When the ministries pushed back in court, they initially ran the table, winning 90% of the first round in the lower courts and threatening to turn the match into a blowout. Part of the reason for this lopsidedness was that the feds just didn’t (and don’t) have a good reason for crushing the ministries’ faith — the feds have their own healthcare plans, so if they think handing emergency contraceptives to 10-year-olds is a good idea, they don’t need to steal the ministries’ plans.
That’s when the feds concocted their own Deflate-gate. Call it Berate-gate: To counter the Sisters’ argument that the government was illegally trying to force their healthcare plans to do sinful things, the government swore that the Sisters were “fighting an invisible dragon” and that no one was trying to touch their plans. In other words: Trust Uncle Sam — those ladies are loony.

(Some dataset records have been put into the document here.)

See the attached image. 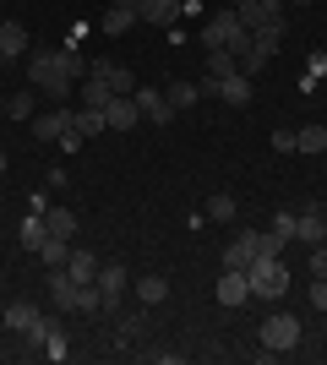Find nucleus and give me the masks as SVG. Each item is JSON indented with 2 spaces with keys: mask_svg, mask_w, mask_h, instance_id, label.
<instances>
[{
  "mask_svg": "<svg viewBox=\"0 0 327 365\" xmlns=\"http://www.w3.org/2000/svg\"><path fill=\"white\" fill-rule=\"evenodd\" d=\"M22 61H28V88L49 93L55 104H66V98L77 93V76L88 71V61H82L77 49H49V44L28 49Z\"/></svg>",
  "mask_w": 327,
  "mask_h": 365,
  "instance_id": "nucleus-1",
  "label": "nucleus"
},
{
  "mask_svg": "<svg viewBox=\"0 0 327 365\" xmlns=\"http://www.w3.org/2000/svg\"><path fill=\"white\" fill-rule=\"evenodd\" d=\"M246 278H251V294H256V300H279V294L289 289V267H284L279 257L251 262V267H246Z\"/></svg>",
  "mask_w": 327,
  "mask_h": 365,
  "instance_id": "nucleus-2",
  "label": "nucleus"
},
{
  "mask_svg": "<svg viewBox=\"0 0 327 365\" xmlns=\"http://www.w3.org/2000/svg\"><path fill=\"white\" fill-rule=\"evenodd\" d=\"M262 344H267V349H279V354H289L300 344V322L289 317V311H273V317L262 322Z\"/></svg>",
  "mask_w": 327,
  "mask_h": 365,
  "instance_id": "nucleus-3",
  "label": "nucleus"
},
{
  "mask_svg": "<svg viewBox=\"0 0 327 365\" xmlns=\"http://www.w3.org/2000/svg\"><path fill=\"white\" fill-rule=\"evenodd\" d=\"M104 125H109V131H137V125H142L137 98H131V93H115V98L104 104Z\"/></svg>",
  "mask_w": 327,
  "mask_h": 365,
  "instance_id": "nucleus-4",
  "label": "nucleus"
},
{
  "mask_svg": "<svg viewBox=\"0 0 327 365\" xmlns=\"http://www.w3.org/2000/svg\"><path fill=\"white\" fill-rule=\"evenodd\" d=\"M284 33H289V22H284V11H273V16H267V22H262V28H251V49L273 61V55H279V49H284Z\"/></svg>",
  "mask_w": 327,
  "mask_h": 365,
  "instance_id": "nucleus-5",
  "label": "nucleus"
},
{
  "mask_svg": "<svg viewBox=\"0 0 327 365\" xmlns=\"http://www.w3.org/2000/svg\"><path fill=\"white\" fill-rule=\"evenodd\" d=\"M98 294H104V311H120V294H125V284H131V278H125V267L120 262H98Z\"/></svg>",
  "mask_w": 327,
  "mask_h": 365,
  "instance_id": "nucleus-6",
  "label": "nucleus"
},
{
  "mask_svg": "<svg viewBox=\"0 0 327 365\" xmlns=\"http://www.w3.org/2000/svg\"><path fill=\"white\" fill-rule=\"evenodd\" d=\"M246 300H251V278L240 273V267H224V273H218V305L240 311Z\"/></svg>",
  "mask_w": 327,
  "mask_h": 365,
  "instance_id": "nucleus-7",
  "label": "nucleus"
},
{
  "mask_svg": "<svg viewBox=\"0 0 327 365\" xmlns=\"http://www.w3.org/2000/svg\"><path fill=\"white\" fill-rule=\"evenodd\" d=\"M131 98H137L142 120H153V125H170V120H175V104H170L158 88H131Z\"/></svg>",
  "mask_w": 327,
  "mask_h": 365,
  "instance_id": "nucleus-8",
  "label": "nucleus"
},
{
  "mask_svg": "<svg viewBox=\"0 0 327 365\" xmlns=\"http://www.w3.org/2000/svg\"><path fill=\"white\" fill-rule=\"evenodd\" d=\"M71 131V109H44V115H33V142H61Z\"/></svg>",
  "mask_w": 327,
  "mask_h": 365,
  "instance_id": "nucleus-9",
  "label": "nucleus"
},
{
  "mask_svg": "<svg viewBox=\"0 0 327 365\" xmlns=\"http://www.w3.org/2000/svg\"><path fill=\"white\" fill-rule=\"evenodd\" d=\"M186 11V0H142L137 16L147 22V28H175V16Z\"/></svg>",
  "mask_w": 327,
  "mask_h": 365,
  "instance_id": "nucleus-10",
  "label": "nucleus"
},
{
  "mask_svg": "<svg viewBox=\"0 0 327 365\" xmlns=\"http://www.w3.org/2000/svg\"><path fill=\"white\" fill-rule=\"evenodd\" d=\"M295 240H306V245H322L327 240V213H322V207L295 213Z\"/></svg>",
  "mask_w": 327,
  "mask_h": 365,
  "instance_id": "nucleus-11",
  "label": "nucleus"
},
{
  "mask_svg": "<svg viewBox=\"0 0 327 365\" xmlns=\"http://www.w3.org/2000/svg\"><path fill=\"white\" fill-rule=\"evenodd\" d=\"M213 98H224V104H234V109H246V104H251V76L234 71V76H224V82H213Z\"/></svg>",
  "mask_w": 327,
  "mask_h": 365,
  "instance_id": "nucleus-12",
  "label": "nucleus"
},
{
  "mask_svg": "<svg viewBox=\"0 0 327 365\" xmlns=\"http://www.w3.org/2000/svg\"><path fill=\"white\" fill-rule=\"evenodd\" d=\"M28 28H22V22H0V61H22V55H28Z\"/></svg>",
  "mask_w": 327,
  "mask_h": 365,
  "instance_id": "nucleus-13",
  "label": "nucleus"
},
{
  "mask_svg": "<svg viewBox=\"0 0 327 365\" xmlns=\"http://www.w3.org/2000/svg\"><path fill=\"white\" fill-rule=\"evenodd\" d=\"M88 76H98V82H109V88H115V93H131V88H137V76L125 71V66H115V61H93V66H88Z\"/></svg>",
  "mask_w": 327,
  "mask_h": 365,
  "instance_id": "nucleus-14",
  "label": "nucleus"
},
{
  "mask_svg": "<svg viewBox=\"0 0 327 365\" xmlns=\"http://www.w3.org/2000/svg\"><path fill=\"white\" fill-rule=\"evenodd\" d=\"M49 300H55V311H66V317H71L77 284H71V273H66V267H49Z\"/></svg>",
  "mask_w": 327,
  "mask_h": 365,
  "instance_id": "nucleus-15",
  "label": "nucleus"
},
{
  "mask_svg": "<svg viewBox=\"0 0 327 365\" xmlns=\"http://www.w3.org/2000/svg\"><path fill=\"white\" fill-rule=\"evenodd\" d=\"M66 273H71V284H93V278H98V257H93V251H82V245H71Z\"/></svg>",
  "mask_w": 327,
  "mask_h": 365,
  "instance_id": "nucleus-16",
  "label": "nucleus"
},
{
  "mask_svg": "<svg viewBox=\"0 0 327 365\" xmlns=\"http://www.w3.org/2000/svg\"><path fill=\"white\" fill-rule=\"evenodd\" d=\"M109 98H115V88H109V82H98V76H88V82L77 88V109H104Z\"/></svg>",
  "mask_w": 327,
  "mask_h": 365,
  "instance_id": "nucleus-17",
  "label": "nucleus"
},
{
  "mask_svg": "<svg viewBox=\"0 0 327 365\" xmlns=\"http://www.w3.org/2000/svg\"><path fill=\"white\" fill-rule=\"evenodd\" d=\"M71 131H77L82 142L98 137V131H109V125H104V109H71Z\"/></svg>",
  "mask_w": 327,
  "mask_h": 365,
  "instance_id": "nucleus-18",
  "label": "nucleus"
},
{
  "mask_svg": "<svg viewBox=\"0 0 327 365\" xmlns=\"http://www.w3.org/2000/svg\"><path fill=\"white\" fill-rule=\"evenodd\" d=\"M137 300H142V305L170 300V278H164V273H147V278H137Z\"/></svg>",
  "mask_w": 327,
  "mask_h": 365,
  "instance_id": "nucleus-19",
  "label": "nucleus"
},
{
  "mask_svg": "<svg viewBox=\"0 0 327 365\" xmlns=\"http://www.w3.org/2000/svg\"><path fill=\"white\" fill-rule=\"evenodd\" d=\"M295 153H327V125H300L295 131Z\"/></svg>",
  "mask_w": 327,
  "mask_h": 365,
  "instance_id": "nucleus-20",
  "label": "nucleus"
},
{
  "mask_svg": "<svg viewBox=\"0 0 327 365\" xmlns=\"http://www.w3.org/2000/svg\"><path fill=\"white\" fill-rule=\"evenodd\" d=\"M44 224H49V235H55V240H77V213H66V207H49Z\"/></svg>",
  "mask_w": 327,
  "mask_h": 365,
  "instance_id": "nucleus-21",
  "label": "nucleus"
},
{
  "mask_svg": "<svg viewBox=\"0 0 327 365\" xmlns=\"http://www.w3.org/2000/svg\"><path fill=\"white\" fill-rule=\"evenodd\" d=\"M234 71H240V61H234L229 49H207V82H224Z\"/></svg>",
  "mask_w": 327,
  "mask_h": 365,
  "instance_id": "nucleus-22",
  "label": "nucleus"
},
{
  "mask_svg": "<svg viewBox=\"0 0 327 365\" xmlns=\"http://www.w3.org/2000/svg\"><path fill=\"white\" fill-rule=\"evenodd\" d=\"M93 311H104V294H98V284H77V300H71V317H93Z\"/></svg>",
  "mask_w": 327,
  "mask_h": 365,
  "instance_id": "nucleus-23",
  "label": "nucleus"
},
{
  "mask_svg": "<svg viewBox=\"0 0 327 365\" xmlns=\"http://www.w3.org/2000/svg\"><path fill=\"white\" fill-rule=\"evenodd\" d=\"M49 240V224H44V213H28L22 218V245H28L33 257H38V245Z\"/></svg>",
  "mask_w": 327,
  "mask_h": 365,
  "instance_id": "nucleus-24",
  "label": "nucleus"
},
{
  "mask_svg": "<svg viewBox=\"0 0 327 365\" xmlns=\"http://www.w3.org/2000/svg\"><path fill=\"white\" fill-rule=\"evenodd\" d=\"M164 98H170L175 115H180V109H191L197 98H202V88H197V82H170V88H164Z\"/></svg>",
  "mask_w": 327,
  "mask_h": 365,
  "instance_id": "nucleus-25",
  "label": "nucleus"
},
{
  "mask_svg": "<svg viewBox=\"0 0 327 365\" xmlns=\"http://www.w3.org/2000/svg\"><path fill=\"white\" fill-rule=\"evenodd\" d=\"M234 16H240V28H262V22H267V16H273V11H267V6H262V0H240V6H234Z\"/></svg>",
  "mask_w": 327,
  "mask_h": 365,
  "instance_id": "nucleus-26",
  "label": "nucleus"
},
{
  "mask_svg": "<svg viewBox=\"0 0 327 365\" xmlns=\"http://www.w3.org/2000/svg\"><path fill=\"white\" fill-rule=\"evenodd\" d=\"M33 322H38V311H33L28 300H16V305H6V327H11V333H28Z\"/></svg>",
  "mask_w": 327,
  "mask_h": 365,
  "instance_id": "nucleus-27",
  "label": "nucleus"
},
{
  "mask_svg": "<svg viewBox=\"0 0 327 365\" xmlns=\"http://www.w3.org/2000/svg\"><path fill=\"white\" fill-rule=\"evenodd\" d=\"M131 22H142V16H137V11H125V6H109V11H104V22H98V28H104L109 38H115V33H125V28H131Z\"/></svg>",
  "mask_w": 327,
  "mask_h": 365,
  "instance_id": "nucleus-28",
  "label": "nucleus"
},
{
  "mask_svg": "<svg viewBox=\"0 0 327 365\" xmlns=\"http://www.w3.org/2000/svg\"><path fill=\"white\" fill-rule=\"evenodd\" d=\"M66 257H71V240H55V235H49V240L38 245V262H44V267H66Z\"/></svg>",
  "mask_w": 327,
  "mask_h": 365,
  "instance_id": "nucleus-29",
  "label": "nucleus"
},
{
  "mask_svg": "<svg viewBox=\"0 0 327 365\" xmlns=\"http://www.w3.org/2000/svg\"><path fill=\"white\" fill-rule=\"evenodd\" d=\"M224 267H240V273L251 267V245H246V235H234V240H229V251H224Z\"/></svg>",
  "mask_w": 327,
  "mask_h": 365,
  "instance_id": "nucleus-30",
  "label": "nucleus"
},
{
  "mask_svg": "<svg viewBox=\"0 0 327 365\" xmlns=\"http://www.w3.org/2000/svg\"><path fill=\"white\" fill-rule=\"evenodd\" d=\"M33 93H38V88H22V93L6 98V115H11V120H28V115H33Z\"/></svg>",
  "mask_w": 327,
  "mask_h": 365,
  "instance_id": "nucleus-31",
  "label": "nucleus"
},
{
  "mask_svg": "<svg viewBox=\"0 0 327 365\" xmlns=\"http://www.w3.org/2000/svg\"><path fill=\"white\" fill-rule=\"evenodd\" d=\"M229 218H234V197H224V191L207 197V224H229Z\"/></svg>",
  "mask_w": 327,
  "mask_h": 365,
  "instance_id": "nucleus-32",
  "label": "nucleus"
},
{
  "mask_svg": "<svg viewBox=\"0 0 327 365\" xmlns=\"http://www.w3.org/2000/svg\"><path fill=\"white\" fill-rule=\"evenodd\" d=\"M44 354H49V360H66V354H71V344H66V333H61V327H49V338H44Z\"/></svg>",
  "mask_w": 327,
  "mask_h": 365,
  "instance_id": "nucleus-33",
  "label": "nucleus"
},
{
  "mask_svg": "<svg viewBox=\"0 0 327 365\" xmlns=\"http://www.w3.org/2000/svg\"><path fill=\"white\" fill-rule=\"evenodd\" d=\"M273 235H279L284 245L295 240V213H273Z\"/></svg>",
  "mask_w": 327,
  "mask_h": 365,
  "instance_id": "nucleus-34",
  "label": "nucleus"
},
{
  "mask_svg": "<svg viewBox=\"0 0 327 365\" xmlns=\"http://www.w3.org/2000/svg\"><path fill=\"white\" fill-rule=\"evenodd\" d=\"M311 278H327V240L311 245Z\"/></svg>",
  "mask_w": 327,
  "mask_h": 365,
  "instance_id": "nucleus-35",
  "label": "nucleus"
},
{
  "mask_svg": "<svg viewBox=\"0 0 327 365\" xmlns=\"http://www.w3.org/2000/svg\"><path fill=\"white\" fill-rule=\"evenodd\" d=\"M311 305H316V311H327V278H311Z\"/></svg>",
  "mask_w": 327,
  "mask_h": 365,
  "instance_id": "nucleus-36",
  "label": "nucleus"
},
{
  "mask_svg": "<svg viewBox=\"0 0 327 365\" xmlns=\"http://www.w3.org/2000/svg\"><path fill=\"white\" fill-rule=\"evenodd\" d=\"M273 148H279V153H295V131H273Z\"/></svg>",
  "mask_w": 327,
  "mask_h": 365,
  "instance_id": "nucleus-37",
  "label": "nucleus"
},
{
  "mask_svg": "<svg viewBox=\"0 0 327 365\" xmlns=\"http://www.w3.org/2000/svg\"><path fill=\"white\" fill-rule=\"evenodd\" d=\"M109 6H125V11H137V6H142V0H109Z\"/></svg>",
  "mask_w": 327,
  "mask_h": 365,
  "instance_id": "nucleus-38",
  "label": "nucleus"
},
{
  "mask_svg": "<svg viewBox=\"0 0 327 365\" xmlns=\"http://www.w3.org/2000/svg\"><path fill=\"white\" fill-rule=\"evenodd\" d=\"M262 6H267V11H279V6H284V0H262Z\"/></svg>",
  "mask_w": 327,
  "mask_h": 365,
  "instance_id": "nucleus-39",
  "label": "nucleus"
},
{
  "mask_svg": "<svg viewBox=\"0 0 327 365\" xmlns=\"http://www.w3.org/2000/svg\"><path fill=\"white\" fill-rule=\"evenodd\" d=\"M295 6H316V0H295Z\"/></svg>",
  "mask_w": 327,
  "mask_h": 365,
  "instance_id": "nucleus-40",
  "label": "nucleus"
},
{
  "mask_svg": "<svg viewBox=\"0 0 327 365\" xmlns=\"http://www.w3.org/2000/svg\"><path fill=\"white\" fill-rule=\"evenodd\" d=\"M0 169H6V153H0Z\"/></svg>",
  "mask_w": 327,
  "mask_h": 365,
  "instance_id": "nucleus-41",
  "label": "nucleus"
},
{
  "mask_svg": "<svg viewBox=\"0 0 327 365\" xmlns=\"http://www.w3.org/2000/svg\"><path fill=\"white\" fill-rule=\"evenodd\" d=\"M0 115H6V98H0Z\"/></svg>",
  "mask_w": 327,
  "mask_h": 365,
  "instance_id": "nucleus-42",
  "label": "nucleus"
},
{
  "mask_svg": "<svg viewBox=\"0 0 327 365\" xmlns=\"http://www.w3.org/2000/svg\"><path fill=\"white\" fill-rule=\"evenodd\" d=\"M229 6H240V0H229Z\"/></svg>",
  "mask_w": 327,
  "mask_h": 365,
  "instance_id": "nucleus-43",
  "label": "nucleus"
}]
</instances>
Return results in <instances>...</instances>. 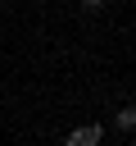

It was a lie. And it worked. The government was so successful that it persuaded seven appellate courts in a row. As one misled court said of the government’s stealth takeover, “Call this ‘using’ the health plans? We call it refusing to use the health plans.” Other judges followed suit, and the match started to tilt back in the government’s favor.
But then something strange happened on the way to the Supreme Court. The government had a bit of a come-to-Jesus moment, perhaps prompted by the not-so-altruistic realization that the High Court wouldn’t be as easily beguiled as some lower courts. (Said High Court was already very familiar with the government’s arguments, which it had rejected in five earlier emergency cases.) So the feds owned up to the truth: they did want to use the ministries’ health plans.
Within weeks, an appellate court got wise to Berate-gate and issued the first appellate ruling squarely rebuffing the government’s game. And just this month, the Supreme Court rejected the government’s attempt to keep the Sisters from having their day in court, granting the Sisters’ request that the High Court review the government’s draconian (“dragonian”?) chicanery.
So the question now is: What new game will the government try to pull? Berate-gate confirmed suspicions that the government will play fast and loose to win. Indeed, the government has often flip-flopped in its pursuit of the Sisters — changing its story for why the Sisters must obey, how they must obey, and what “obeying” means. As the Sisters’ attorneys at the Becket Fund for Religious Liberty chronicle, the government has even altered the basic rules of the game at least eight different times. The overriding impression from all this is that the government is less interested in playing fair than playing for keeps.
This tracks part of the reason Deflate-gate blew up so quickly, and why the recent coin-toss kerfuffle flipped people out: Both built on the knowledge that the Patriots had cheated before (in the 2007 video-taping scandal, Spygate) and so could be willing to do so again. Once a cheater may not mean always a cheater, but it does make people cautious.
The Supreme Court would do well to exercise caution now. If the government defends its convoluted rules with “who are you going to believe, me or your lying eyes?,” the justices would be wise to remember that their eyes happen to agree with a 175-year-old order of nuns who take care of elderly poor people. And to recall the old maxim: “Fool me once, shame on you. Fool me twice, shame on me.”
For its part, the government should come clean, own up to Berate-gate, and admit that it prefers hijacking the Sisters’ healthcare to using its own. A free, self-respecting country should never allow such a gratuitous, conscience-throttling takeover. But if the government’s going to try, it should do so fairly. Without cheating. After all, if our nation is going to crush nuns, we should at least dirty our hands with eyes wide open.